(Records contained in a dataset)
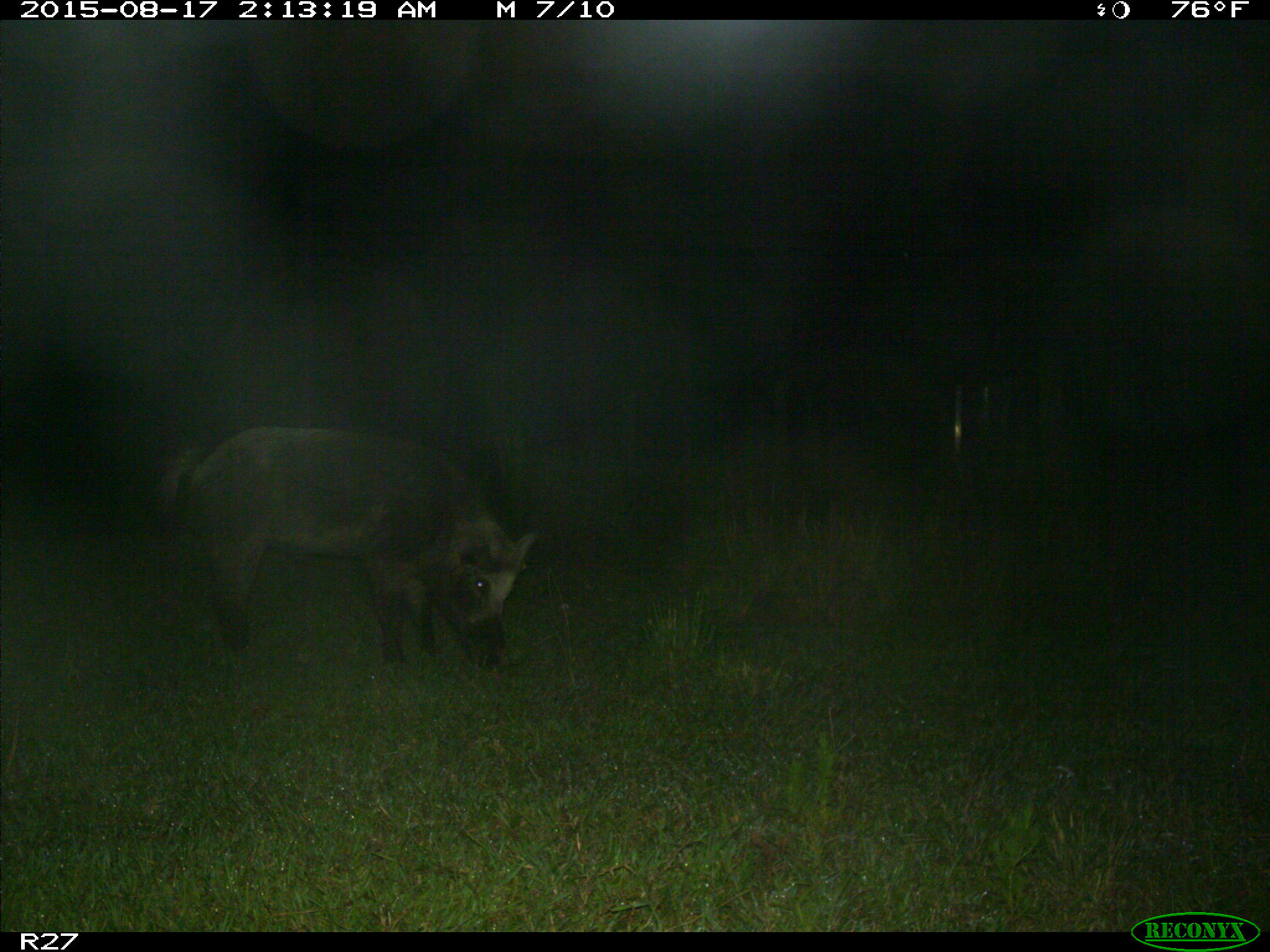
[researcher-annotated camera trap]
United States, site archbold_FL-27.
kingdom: Animalia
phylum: Chordata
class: Mammalia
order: Artiodactyla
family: Suidae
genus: Sus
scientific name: Sus scrofa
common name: wild boar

▶ _What is required_:
All of the records must come back exactly as they stand, minus every picture.

▶ _Exercise solution_:
[researcher-annotated camera trap]
United States, site archbold_FL-27.
kingdom: Animalia
phylum: Chordata
class: Mammalia
order: Artiodactyla
family: Suidae
genus: Sus
scientific name: Sus scrofa
common name: wild boar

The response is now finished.